Datasite: Cleveland Clinic


Datasite: Hungarian Inst. of Cardiology


Datasite: Univ. Hospitals Zurich and Basel


Datasite: V.A. Medical Center


In [7]:
from utils import check_status_last_code_requests

check_status_last_code_requests(datasites)

Datasite: Cleveland Clinic


Datasite: Hungarian Inst. of Cardiology


Datasite: Univ.
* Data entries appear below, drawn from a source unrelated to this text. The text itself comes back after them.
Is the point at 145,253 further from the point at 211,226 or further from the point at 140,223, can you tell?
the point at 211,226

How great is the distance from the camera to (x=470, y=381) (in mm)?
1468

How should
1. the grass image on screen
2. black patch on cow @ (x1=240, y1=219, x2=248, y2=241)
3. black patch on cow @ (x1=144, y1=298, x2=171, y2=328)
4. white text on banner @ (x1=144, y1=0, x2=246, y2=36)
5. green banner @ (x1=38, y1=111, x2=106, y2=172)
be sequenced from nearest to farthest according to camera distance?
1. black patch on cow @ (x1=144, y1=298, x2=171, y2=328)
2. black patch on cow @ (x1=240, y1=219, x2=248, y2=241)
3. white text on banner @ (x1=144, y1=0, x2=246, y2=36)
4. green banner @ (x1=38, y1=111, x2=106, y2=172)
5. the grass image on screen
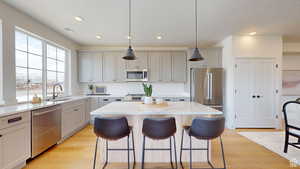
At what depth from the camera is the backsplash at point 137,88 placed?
16.7 ft

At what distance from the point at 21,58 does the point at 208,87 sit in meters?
4.39

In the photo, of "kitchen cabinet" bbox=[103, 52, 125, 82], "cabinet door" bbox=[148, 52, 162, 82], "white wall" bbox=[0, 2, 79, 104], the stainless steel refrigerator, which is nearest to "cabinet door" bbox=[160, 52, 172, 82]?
"cabinet door" bbox=[148, 52, 162, 82]

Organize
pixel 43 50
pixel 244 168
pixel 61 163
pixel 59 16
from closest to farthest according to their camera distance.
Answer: pixel 244 168 → pixel 61 163 → pixel 59 16 → pixel 43 50

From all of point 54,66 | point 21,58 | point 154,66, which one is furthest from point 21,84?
point 154,66

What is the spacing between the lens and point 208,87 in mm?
4152

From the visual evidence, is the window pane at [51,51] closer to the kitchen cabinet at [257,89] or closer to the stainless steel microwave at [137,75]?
the stainless steel microwave at [137,75]

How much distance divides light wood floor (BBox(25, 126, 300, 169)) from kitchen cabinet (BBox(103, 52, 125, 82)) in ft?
6.97

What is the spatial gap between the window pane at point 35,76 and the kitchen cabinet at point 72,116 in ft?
2.67

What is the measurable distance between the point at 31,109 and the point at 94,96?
2.27m

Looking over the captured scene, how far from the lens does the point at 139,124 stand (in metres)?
2.30

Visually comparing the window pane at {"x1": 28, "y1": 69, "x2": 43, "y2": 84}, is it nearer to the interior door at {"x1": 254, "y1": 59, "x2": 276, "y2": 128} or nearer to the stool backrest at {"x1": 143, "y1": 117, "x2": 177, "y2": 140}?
the stool backrest at {"x1": 143, "y1": 117, "x2": 177, "y2": 140}

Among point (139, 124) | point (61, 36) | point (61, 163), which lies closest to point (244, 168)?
point (139, 124)

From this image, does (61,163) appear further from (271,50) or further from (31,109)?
(271,50)

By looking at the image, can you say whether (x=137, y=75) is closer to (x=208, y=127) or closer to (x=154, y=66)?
(x=154, y=66)
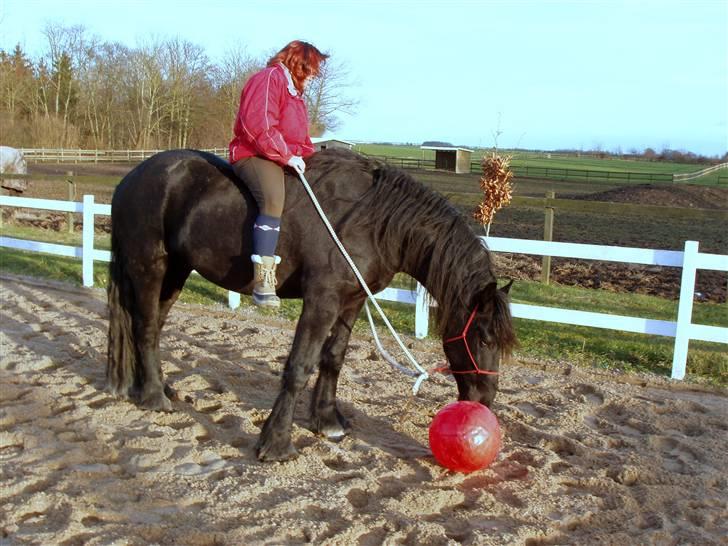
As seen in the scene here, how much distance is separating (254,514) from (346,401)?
1.94m

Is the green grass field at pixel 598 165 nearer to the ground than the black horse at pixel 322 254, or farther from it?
farther from it

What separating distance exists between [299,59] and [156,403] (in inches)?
101

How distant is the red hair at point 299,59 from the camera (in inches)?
163

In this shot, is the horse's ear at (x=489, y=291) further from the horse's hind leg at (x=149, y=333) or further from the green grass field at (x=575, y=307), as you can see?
the horse's hind leg at (x=149, y=333)

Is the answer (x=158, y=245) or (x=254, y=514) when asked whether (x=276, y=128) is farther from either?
(x=254, y=514)

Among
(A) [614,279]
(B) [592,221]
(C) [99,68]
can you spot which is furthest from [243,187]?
(C) [99,68]

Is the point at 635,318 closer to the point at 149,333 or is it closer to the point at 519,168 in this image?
the point at 149,333

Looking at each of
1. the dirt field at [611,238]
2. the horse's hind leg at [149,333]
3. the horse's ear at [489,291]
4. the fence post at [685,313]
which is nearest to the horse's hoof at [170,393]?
the horse's hind leg at [149,333]

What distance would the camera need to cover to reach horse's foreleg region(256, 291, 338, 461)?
13.2ft

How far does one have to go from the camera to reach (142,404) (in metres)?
4.77

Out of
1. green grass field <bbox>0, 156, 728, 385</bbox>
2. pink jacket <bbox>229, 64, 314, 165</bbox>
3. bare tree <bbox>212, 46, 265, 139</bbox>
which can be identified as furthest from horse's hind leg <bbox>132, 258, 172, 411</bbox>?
bare tree <bbox>212, 46, 265, 139</bbox>

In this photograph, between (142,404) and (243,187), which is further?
(142,404)

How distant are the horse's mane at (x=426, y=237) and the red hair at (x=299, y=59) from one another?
0.53 metres

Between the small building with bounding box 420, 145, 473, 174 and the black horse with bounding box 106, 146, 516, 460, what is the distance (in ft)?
148
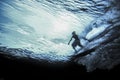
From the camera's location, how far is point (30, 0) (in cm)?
1562

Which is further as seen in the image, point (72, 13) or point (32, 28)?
point (32, 28)

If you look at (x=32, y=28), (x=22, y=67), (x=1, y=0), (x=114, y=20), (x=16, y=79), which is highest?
(x=32, y=28)

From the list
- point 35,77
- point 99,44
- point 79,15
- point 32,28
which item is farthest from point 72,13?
point 32,28

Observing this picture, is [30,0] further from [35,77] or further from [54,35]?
[54,35]

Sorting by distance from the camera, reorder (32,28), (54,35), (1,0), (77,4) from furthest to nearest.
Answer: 1. (32,28)
2. (54,35)
3. (1,0)
4. (77,4)

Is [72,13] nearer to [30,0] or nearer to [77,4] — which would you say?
[77,4]

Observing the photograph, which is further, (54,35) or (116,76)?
(54,35)

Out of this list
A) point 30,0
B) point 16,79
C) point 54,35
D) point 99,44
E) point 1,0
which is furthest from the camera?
point 54,35

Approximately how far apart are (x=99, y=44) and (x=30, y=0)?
8099 millimetres

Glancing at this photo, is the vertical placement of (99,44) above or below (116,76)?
above

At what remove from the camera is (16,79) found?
27.8ft

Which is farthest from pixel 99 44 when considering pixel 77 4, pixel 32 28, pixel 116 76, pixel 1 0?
pixel 32 28

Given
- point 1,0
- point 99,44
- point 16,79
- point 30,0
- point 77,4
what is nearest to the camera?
point 16,79

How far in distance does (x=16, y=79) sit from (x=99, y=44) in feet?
16.7
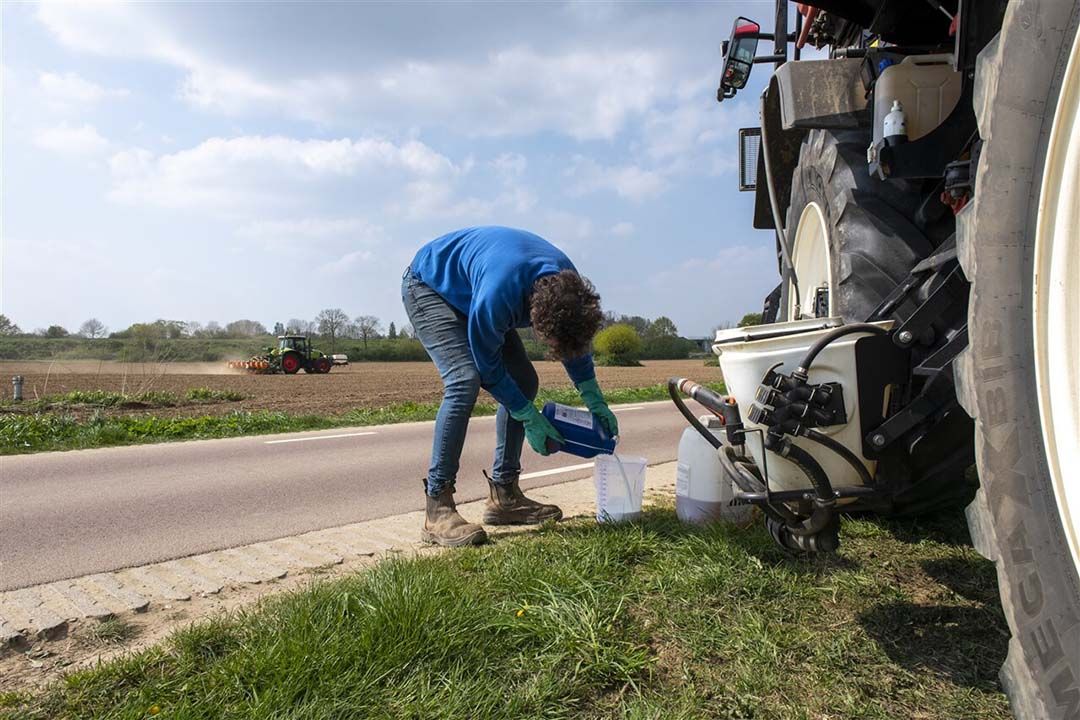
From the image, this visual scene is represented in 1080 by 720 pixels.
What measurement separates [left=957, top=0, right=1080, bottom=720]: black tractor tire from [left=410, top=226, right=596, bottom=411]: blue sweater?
218cm

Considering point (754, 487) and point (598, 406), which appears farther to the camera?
point (598, 406)

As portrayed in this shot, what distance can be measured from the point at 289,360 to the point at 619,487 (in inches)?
1273

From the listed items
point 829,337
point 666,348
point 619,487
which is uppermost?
point 666,348

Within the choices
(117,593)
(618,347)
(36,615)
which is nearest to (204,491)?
(117,593)

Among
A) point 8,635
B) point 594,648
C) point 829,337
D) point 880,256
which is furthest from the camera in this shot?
point 8,635

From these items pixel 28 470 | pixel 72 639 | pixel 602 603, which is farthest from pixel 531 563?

Hospitals Zurich and Basel


Datasite: V.A. Medical Center


## Step 4. Train Models on all datasites

In [8]:
from utils import dump_model

In [9]:
for name, datasite in datasites.items():
    print(f"Datasite: {name}")
    data_asset = datasite.datasets["Heart Disease Dataset"].assets["Heart Study Data"]
    serialised_model = datasite.code.train(data=data_asset).get_from(datasite)
    print(dump_model(datasite_name=name, model_buffer=serialised_model))

Datasite: Cleveland Clinic
Model saved in models/cleveland_clinic_model.jbl
Datasite: Hungarian Inst. of Cardiology
Model saved in models/hungarian_inst_of_cardiology_model.jbl
Datasite: Univ. Hospitals Zurich and Basel
Model saved in models/univ_hospitals_zurich_and_basel_model.jbl
Datasite: V.A. Medical Center
Model saved in models/va_medical_center_model.jbl


## Conclusions

We have trained and stored independently **four** Random Forest Classifiers, using the (non-public) data on each Hospital (datasite) and <u>_without never seeing the training data_</u>!